Since you know for a fact that you're dealing with 16-bit values, *any* lookup algorithm will be a constant-time algorithm, since there are only O(1) different possible values. Consequently, algorithms that on the surface might be slower (for example, linear search, which runs in O(n) for n elements) might actually be useful here.

Barring a perfect hashing function, if you want to guarantee fast lookup, I would suggest looking into cuckoo hashing, which guarantees worst-case O(1) lookup times and has expected O(1)-time insertion (though you have to be a bit clever with your hash functions). It's really easy to generate hash functions for 16-bit values; if you compute two 16-bit multipliers and multiply the high and low bits of the 16-bit value by these values, then add them together, I believe that you get a good hash function mod any prime number.

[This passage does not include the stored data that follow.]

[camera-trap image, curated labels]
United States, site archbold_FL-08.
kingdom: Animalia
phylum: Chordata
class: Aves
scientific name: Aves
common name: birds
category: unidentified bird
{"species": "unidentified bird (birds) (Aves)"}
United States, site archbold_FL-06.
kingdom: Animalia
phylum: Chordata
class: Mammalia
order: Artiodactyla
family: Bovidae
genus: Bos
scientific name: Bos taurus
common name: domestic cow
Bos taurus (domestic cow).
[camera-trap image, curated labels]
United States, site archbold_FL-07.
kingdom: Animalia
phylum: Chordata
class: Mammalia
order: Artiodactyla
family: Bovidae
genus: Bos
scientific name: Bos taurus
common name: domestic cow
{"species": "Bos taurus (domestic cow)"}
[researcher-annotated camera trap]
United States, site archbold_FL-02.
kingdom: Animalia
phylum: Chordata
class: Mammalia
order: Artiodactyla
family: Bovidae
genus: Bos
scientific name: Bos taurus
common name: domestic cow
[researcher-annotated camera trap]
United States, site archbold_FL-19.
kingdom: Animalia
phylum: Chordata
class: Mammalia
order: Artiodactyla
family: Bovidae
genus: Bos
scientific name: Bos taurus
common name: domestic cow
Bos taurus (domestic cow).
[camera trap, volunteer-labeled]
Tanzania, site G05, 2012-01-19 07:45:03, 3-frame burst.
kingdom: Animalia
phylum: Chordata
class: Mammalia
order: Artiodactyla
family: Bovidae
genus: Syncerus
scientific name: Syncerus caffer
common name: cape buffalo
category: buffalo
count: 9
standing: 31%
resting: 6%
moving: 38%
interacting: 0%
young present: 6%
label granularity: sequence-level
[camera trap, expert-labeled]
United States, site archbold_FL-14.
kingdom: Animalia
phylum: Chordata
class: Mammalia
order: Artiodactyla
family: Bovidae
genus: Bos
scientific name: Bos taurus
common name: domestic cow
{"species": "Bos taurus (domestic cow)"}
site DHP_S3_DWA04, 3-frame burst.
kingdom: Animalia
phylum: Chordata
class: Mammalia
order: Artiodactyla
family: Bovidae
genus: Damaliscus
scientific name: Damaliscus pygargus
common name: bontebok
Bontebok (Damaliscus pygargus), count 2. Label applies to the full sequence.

Alternatively, if you don't absolutely have to have O(1) lookup and are okay with good expected lookup times, you could also use a standard hash table with open addressing, such as a linear probing hash table or double hashing hash table. Using a smaller array with this sort of hashing scheme could be extremely fast and should be very simple to implement.

For an entirely different approach, if you're storing sparse data and want fast lookup times, an option that might work well for you is to use a simple balanced binary search tree. For example, the treap data structure is easy to implement and gives expected O(log n) lookups for values. Since you're dealing with 16-bit values, here log n is about 16 (I think the base of the logarithm is actually a bit different), so lookups should be quite fast. This does introduce a bit of overhead per element, but if you have only a few elements it should be simple to implement. For even less overhead, you might want to look into splay trees, which require only two pointers per element.

Hope this helps!